Location
- Bay County, Michigan US-MI United States
- Coordinates: 43°37′03″N 83°55′55″W﻿ / ﻿43.61743°N 83.93188°W

District information
- Type: Public intermediate school district
- President: William A. Jordan
- Vice-president: David A. Lovely
- Superintendent: Deborah Kadish
- Schools: 4
- Budget: US$32,329,000 (2010-11)
- NCES District ID: 2680504

Students and staff
- Students: 614 (2012-13)
- Teachers: 80.72 (2012-13)
- Staff: 205.93 (2012-13)
- Student–teacher ratio: 7.61 (2012-13)

Other information
- Website: www.baisd.net

= Bay–Arenac Intermediate School District =

Intermediate school district in Michigan, United States

The Bay–Arenac Intermediate School District (also known as Bay–Arenac ISD) is an intermediate school district in Michigan, headquartered in Bay City.

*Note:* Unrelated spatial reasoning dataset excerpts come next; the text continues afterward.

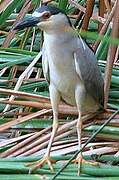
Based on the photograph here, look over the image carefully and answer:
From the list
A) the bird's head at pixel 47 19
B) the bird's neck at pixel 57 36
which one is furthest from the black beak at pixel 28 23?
the bird's neck at pixel 57 36

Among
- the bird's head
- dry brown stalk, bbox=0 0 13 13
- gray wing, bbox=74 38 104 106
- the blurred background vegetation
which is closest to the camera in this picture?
the blurred background vegetation

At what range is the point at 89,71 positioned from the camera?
7.10 ft

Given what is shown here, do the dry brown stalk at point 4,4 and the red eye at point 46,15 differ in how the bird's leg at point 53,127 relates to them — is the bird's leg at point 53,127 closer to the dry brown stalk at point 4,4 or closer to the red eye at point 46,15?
the red eye at point 46,15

Most of Bay County and Arenac County is served by the Bay–Arenac Intermediate School District, which coordinates the efforts of local boards of education, but has no operating authority over schools. Local school boards in Michigan retain great autonomy over day-to-day operations.

==History==
In 2017, Arenac-Eastern School began sending students to Standish-Sterling due to declining enrollment. On March 10, 2020, the vote passed by the three districts for Arenac-Eastern to be dissolved effective in June 2020 and split between Standish-Sterling Community Schools and Au Gres-Sims School District along M-65.

==Composition==
The Bay–Arenac Intermediate School District includes many public school districts, private schools, charter schools, colleges, and facilities.

==Governance==
The Bay–Arenac Intermediate School District is governed by a publicly elected board of education, who is responsible for hiring a superintendent to serve as the chief administrative officer of the agency.

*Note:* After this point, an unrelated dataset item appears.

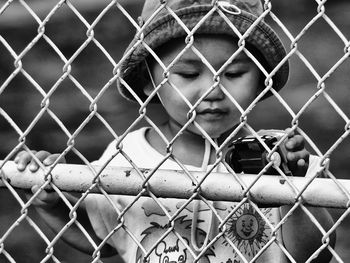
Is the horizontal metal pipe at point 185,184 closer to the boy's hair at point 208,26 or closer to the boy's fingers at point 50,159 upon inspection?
the boy's fingers at point 50,159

===Public school districts===
As of the 2014–2015 school year, the communities of Bay and Arenac Counties are served by the following members of the Bay–Arenac Intermediate School District:
- Arenac-Eastern School District
- Au Gres-Sims School District
- Bangor Township Schools
- Bay City Public Schools
- Essexville-Hampton Public Schools
- Pinconning Area Schools
- Standish-Sterling Community Schools

===Private schools===
The Bay–Arenac Intermediate School District includes several private schools, such as All Saints Central High School.

===Charter schools===
The Bay–Arenac Intermediate School District includes charter schools, such as the Bay-Arenac Community High School.

===Agencies and facilities===
The Bay–Arenac Intermediate School District includes agencies and facilities such as the Bay-Arenac ISD Career Center.